DATASET CONTENT ::

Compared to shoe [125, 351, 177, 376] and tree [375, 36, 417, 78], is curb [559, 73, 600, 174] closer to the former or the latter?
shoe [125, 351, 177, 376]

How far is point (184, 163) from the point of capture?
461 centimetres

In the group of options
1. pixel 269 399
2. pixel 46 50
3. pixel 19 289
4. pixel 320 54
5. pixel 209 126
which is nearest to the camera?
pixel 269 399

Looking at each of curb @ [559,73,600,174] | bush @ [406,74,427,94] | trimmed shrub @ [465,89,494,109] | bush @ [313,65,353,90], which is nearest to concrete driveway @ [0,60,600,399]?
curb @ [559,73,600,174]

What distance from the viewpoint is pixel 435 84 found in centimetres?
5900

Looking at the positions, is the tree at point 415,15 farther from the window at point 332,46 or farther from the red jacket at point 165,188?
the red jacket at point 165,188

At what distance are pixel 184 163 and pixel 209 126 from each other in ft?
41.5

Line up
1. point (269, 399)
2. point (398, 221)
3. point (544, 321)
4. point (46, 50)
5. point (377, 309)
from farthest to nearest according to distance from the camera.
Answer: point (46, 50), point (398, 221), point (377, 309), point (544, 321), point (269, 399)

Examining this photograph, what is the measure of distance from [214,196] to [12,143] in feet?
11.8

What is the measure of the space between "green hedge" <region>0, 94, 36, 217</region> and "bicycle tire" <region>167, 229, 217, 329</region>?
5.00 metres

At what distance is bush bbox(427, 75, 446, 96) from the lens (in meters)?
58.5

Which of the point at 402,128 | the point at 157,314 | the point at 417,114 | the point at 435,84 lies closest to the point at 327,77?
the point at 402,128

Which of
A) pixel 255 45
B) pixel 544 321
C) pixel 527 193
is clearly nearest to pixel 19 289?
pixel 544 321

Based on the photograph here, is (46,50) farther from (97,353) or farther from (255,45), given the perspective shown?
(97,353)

REQUIRED TASK :: Rewrite all the records above, putting "plant" everywhere "bush" appears and leaving everything else unchanged.

WORKED SOLUTION ::
Compared to shoe [125, 351, 177, 376] and tree [375, 36, 417, 78], is curb [559, 73, 600, 174] closer to the former or the latter?
shoe [125, 351, 177, 376]

How far is point (184, 163) from the point of capture?
461 centimetres

In the group of options
1. pixel 269 399
2. pixel 46 50
3. pixel 19 289
4. pixel 320 54
5. pixel 209 126
which is nearest to the camera?
pixel 269 399

Looking at each of curb @ [559,73,600,174] | plant @ [406,74,427,94] | trimmed shrub @ [465,89,494,109] | plant @ [313,65,353,90], which is nearest to concrete driveway @ [0,60,600,399]?
curb @ [559,73,600,174]

What distance from the viewpoint is pixel 435 84 found in centimetres?
5900

Looking at the positions, is the tree at point 415,15 farther from the window at point 332,46 or farther from the red jacket at point 165,188?
the red jacket at point 165,188

At what distance are pixel 184 163 and pixel 209 126 from each other in ft?
41.5

Line up
1. point (269, 399)
2. point (398, 221)
3. point (544, 321)
4. point (46, 50)
5. point (377, 309)
from farthest to nearest according to distance from the camera.
Answer: point (46, 50), point (398, 221), point (377, 309), point (544, 321), point (269, 399)

Examining this photograph, what is the measure of distance from [214,196] to [12,143] in feet?
11.8

What is the measure of the space between "green hedge" <region>0, 94, 36, 217</region> and "bicycle tire" <region>167, 229, 217, 329</region>?
5.00 metres

At what distance is plant bbox(427, 75, 446, 96) from the lens (in meters)?
58.5

Which of the point at 402,128 | the point at 157,314 | the point at 417,114 | the point at 435,84 lies closest to the point at 327,77?
the point at 402,128

Which of
A) pixel 255 45
B) pixel 544 321
C) pixel 527 193
is clearly nearest to pixel 19 289?
pixel 544 321

Based on the photograph here, is (46,50) farther from (97,353) or farther from (255,45), given the perspective shown?
(97,353)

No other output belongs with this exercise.